* [Directions for this task]
Please print the full listing exactly.

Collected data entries
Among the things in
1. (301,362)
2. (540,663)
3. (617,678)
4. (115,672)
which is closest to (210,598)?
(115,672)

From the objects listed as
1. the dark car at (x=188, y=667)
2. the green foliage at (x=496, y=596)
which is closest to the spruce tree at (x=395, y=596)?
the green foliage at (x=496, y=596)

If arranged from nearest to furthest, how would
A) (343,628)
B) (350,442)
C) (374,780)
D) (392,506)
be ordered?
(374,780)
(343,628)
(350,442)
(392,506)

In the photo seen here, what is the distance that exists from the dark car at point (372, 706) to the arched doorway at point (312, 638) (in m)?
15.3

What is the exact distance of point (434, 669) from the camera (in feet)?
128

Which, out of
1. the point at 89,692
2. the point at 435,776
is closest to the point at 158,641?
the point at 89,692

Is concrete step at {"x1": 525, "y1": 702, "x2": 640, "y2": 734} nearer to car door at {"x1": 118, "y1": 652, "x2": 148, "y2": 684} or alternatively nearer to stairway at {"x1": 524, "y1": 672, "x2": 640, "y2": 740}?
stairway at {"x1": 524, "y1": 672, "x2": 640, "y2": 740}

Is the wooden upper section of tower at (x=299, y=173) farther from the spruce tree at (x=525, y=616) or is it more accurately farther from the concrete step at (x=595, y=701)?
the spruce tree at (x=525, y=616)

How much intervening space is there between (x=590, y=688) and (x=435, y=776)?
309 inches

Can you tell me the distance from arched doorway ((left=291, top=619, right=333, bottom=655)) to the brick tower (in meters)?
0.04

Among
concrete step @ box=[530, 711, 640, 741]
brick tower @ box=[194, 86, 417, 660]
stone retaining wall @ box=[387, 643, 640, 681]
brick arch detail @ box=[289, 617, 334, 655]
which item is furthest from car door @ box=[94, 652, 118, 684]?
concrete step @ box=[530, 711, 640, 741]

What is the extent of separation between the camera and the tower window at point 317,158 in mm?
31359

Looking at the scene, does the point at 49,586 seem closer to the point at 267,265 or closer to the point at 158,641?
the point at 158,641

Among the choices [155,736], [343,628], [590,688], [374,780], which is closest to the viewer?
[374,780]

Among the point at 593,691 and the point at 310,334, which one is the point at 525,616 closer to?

* [Response to this task]
Among the things in
1. (301,362)
2. (540,663)
3. (617,678)
4. (115,672)
which is closest to (210,598)?
(115,672)

From the objects listed as
1. the dark car at (x=188, y=667)
2. the green foliage at (x=496, y=596)
which is closest to the spruce tree at (x=395, y=596)?
the green foliage at (x=496, y=596)

If arranged from nearest to furthest, how would
A) (343,628)
B) (350,442)
C) (374,780)
D) (392,506)
be ordered?
(374,780)
(343,628)
(350,442)
(392,506)

In the photo seen here, what is the distance that exists from the dark car at point (372, 706) to the arched doorway at point (312, 638) (in m)?
15.3

What is the exact distance of point (434, 669) from the camera (in feet)?
128

Which, out of
1. the point at 89,692
2. the point at 435,776
is closest to the point at 158,641?
the point at 89,692

Is concrete step at {"x1": 525, "y1": 702, "x2": 640, "y2": 734} nearer to car door at {"x1": 118, "y1": 652, "x2": 148, "y2": 684} or alternatively nearer to stairway at {"x1": 524, "y1": 672, "x2": 640, "y2": 740}?
stairway at {"x1": 524, "y1": 672, "x2": 640, "y2": 740}

Is the wooden upper section of tower at (x=299, y=173) farther from the spruce tree at (x=525, y=616) or is it more accurately farther from the concrete step at (x=595, y=701)?
the spruce tree at (x=525, y=616)

How much intervening space is there between (x=590, y=688) and (x=435, y=776)?
309 inches

Can you tell me the distance from arched doorway ((left=291, top=619, right=333, bottom=655)) to the brick tower (in meters)?
0.04

Among
concrete step @ box=[530, 711, 640, 741]
brick tower @ box=[194, 86, 417, 660]
stone retaining wall @ box=[387, 643, 640, 681]
brick arch detail @ box=[289, 617, 334, 655]
which item is furthest from car door @ box=[94, 652, 118, 684]?
concrete step @ box=[530, 711, 640, 741]

What is the extent of separation between the camera and the tower window at point 317,158 in mm?
31359

Looking at the scene, does the point at 49,586 seem closer to the point at 267,265 or closer to the point at 158,641?
the point at 158,641

Among the choices [155,736], [343,628], [590,688], [374,780], which is closest to the viewer?
[374,780]

Among the point at 593,691 and the point at 310,334, which one is the point at 525,616 closer to?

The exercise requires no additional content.